TEMPO.CO, Solo- Ribuan korban pelanggaran Hak Asasi Manusia yang terjadi pasca-tragedi G30S 1965 saat ini membutuhkan fasilitas kesehatan dari pemerintah. Kebanyakan dari mereka sudah lanjut usia dan mulai sakit-sakitan.
Koordinator Sekretariat Bersama (Sekber) 65, Winarso mengatakan bahwa selama ini pihaknya melakukan pendampingan terhadap 1.500 orang bekas tahanan politik yang dihukum tanpa melalui proses pengadilan. "Belum semuanya bisa mendapat fasilitas kesehatan," katanya saat ditemui, Jum'at 29 September 2017.
Menurut Winarso, para korban 1965 itu kondisinya sudah lanjut usia. "Paling muda sekitaran usai 75 tahun," katanya.
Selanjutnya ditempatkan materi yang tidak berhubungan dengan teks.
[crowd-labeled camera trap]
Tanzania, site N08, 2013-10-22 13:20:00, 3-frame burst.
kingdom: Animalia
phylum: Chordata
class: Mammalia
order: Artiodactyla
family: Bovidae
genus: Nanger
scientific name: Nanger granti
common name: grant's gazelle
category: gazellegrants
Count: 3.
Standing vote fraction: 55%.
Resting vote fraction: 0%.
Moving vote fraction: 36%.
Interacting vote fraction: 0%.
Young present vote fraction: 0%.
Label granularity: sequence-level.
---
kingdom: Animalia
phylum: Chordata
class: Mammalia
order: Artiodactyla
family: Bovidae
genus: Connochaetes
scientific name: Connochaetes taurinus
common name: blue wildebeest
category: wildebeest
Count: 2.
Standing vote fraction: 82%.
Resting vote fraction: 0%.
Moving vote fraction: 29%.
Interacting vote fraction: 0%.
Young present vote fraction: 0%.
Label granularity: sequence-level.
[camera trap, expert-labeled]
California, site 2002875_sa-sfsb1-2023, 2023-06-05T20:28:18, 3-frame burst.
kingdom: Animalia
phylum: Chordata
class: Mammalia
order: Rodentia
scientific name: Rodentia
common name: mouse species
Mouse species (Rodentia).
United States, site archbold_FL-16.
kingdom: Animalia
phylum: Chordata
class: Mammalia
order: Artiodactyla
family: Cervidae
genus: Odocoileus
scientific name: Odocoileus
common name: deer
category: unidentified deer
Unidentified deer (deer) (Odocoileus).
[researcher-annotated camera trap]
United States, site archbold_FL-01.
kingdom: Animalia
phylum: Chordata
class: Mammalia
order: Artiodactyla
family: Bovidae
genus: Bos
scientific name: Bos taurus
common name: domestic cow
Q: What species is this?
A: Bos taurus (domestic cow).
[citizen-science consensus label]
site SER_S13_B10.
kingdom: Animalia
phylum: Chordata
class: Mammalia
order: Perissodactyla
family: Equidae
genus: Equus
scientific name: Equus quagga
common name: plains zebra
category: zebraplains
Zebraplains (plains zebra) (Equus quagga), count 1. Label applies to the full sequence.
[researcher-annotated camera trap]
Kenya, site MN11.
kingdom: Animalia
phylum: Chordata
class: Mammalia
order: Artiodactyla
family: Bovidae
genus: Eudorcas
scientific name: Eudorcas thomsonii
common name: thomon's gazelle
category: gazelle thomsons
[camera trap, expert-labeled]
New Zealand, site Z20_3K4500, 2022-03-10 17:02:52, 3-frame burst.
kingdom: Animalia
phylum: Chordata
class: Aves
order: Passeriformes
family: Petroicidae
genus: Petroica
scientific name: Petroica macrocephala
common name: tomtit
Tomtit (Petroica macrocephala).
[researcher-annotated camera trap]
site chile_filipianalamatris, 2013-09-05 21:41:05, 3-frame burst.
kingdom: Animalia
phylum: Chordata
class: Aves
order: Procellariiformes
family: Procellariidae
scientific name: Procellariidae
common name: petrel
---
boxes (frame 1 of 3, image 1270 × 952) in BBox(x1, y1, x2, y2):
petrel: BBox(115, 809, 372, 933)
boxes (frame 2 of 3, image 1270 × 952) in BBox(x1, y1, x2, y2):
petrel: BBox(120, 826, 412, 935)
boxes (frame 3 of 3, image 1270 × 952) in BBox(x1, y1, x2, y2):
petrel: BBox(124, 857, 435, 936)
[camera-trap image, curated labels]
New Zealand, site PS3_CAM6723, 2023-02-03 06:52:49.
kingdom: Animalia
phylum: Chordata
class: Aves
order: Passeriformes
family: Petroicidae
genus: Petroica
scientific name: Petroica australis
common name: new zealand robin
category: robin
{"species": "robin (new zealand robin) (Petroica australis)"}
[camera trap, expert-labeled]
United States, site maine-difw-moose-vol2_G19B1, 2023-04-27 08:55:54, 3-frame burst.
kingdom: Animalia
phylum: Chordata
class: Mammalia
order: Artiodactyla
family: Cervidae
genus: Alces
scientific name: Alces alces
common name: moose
Banyak dari mereka yang kondisi kesehatannya sudah mulai menurun.
Baca juga: Berapa Sebenarnya Korban Pembantaian Pasca-G30S 1965?
Hingga saat ini baru 789 orang yang telah mendapat fasilitas kesehatan melalui Badan Perlindungan Saksi dan Korban. "Kami terus mengupayakan agar semua bisa memperolehnya," kata Winarso.
Untuk bisa memperoleh fasilitas kesehatan, para korban harus mendapat surat rekomendasi dari Komisi Nasional Hak Asasi Manusia (Komnas HAM). Mereka harus bisa membuktikan benar-benar merupakan korban pelanggaran HAM untuk bisa memperoleh rekomendasi itu.
Pembuktian bisa dilakukan salah satunya dengan menunjukkan surat pembebasan dari Komando Operasi Pemulihan Keamanan dan Ketertiban (Kopkamtib) pada saat itu. "Padahal suratnya sudah banyak yang hilang atau dimakan serangga," katanya.
Baca juga: G30S 1965: Atribut PKI Muncul Lagi, Cuma Gaya-gayaan?
Bagi korban pasca-tragedi G30S 1965 yang telah mendapat rekomendasi Komnas HAM, mereka lantas mendapatkan buku berobat yang bisa digunakan di rumah sakit mana pun selama enam bulan. "Semua biaya pengobatan ditanggung oleh LPSK," katanya. Jika telah habis, buku itu bisa diperpanjang lagi selama enam bulan ke depan.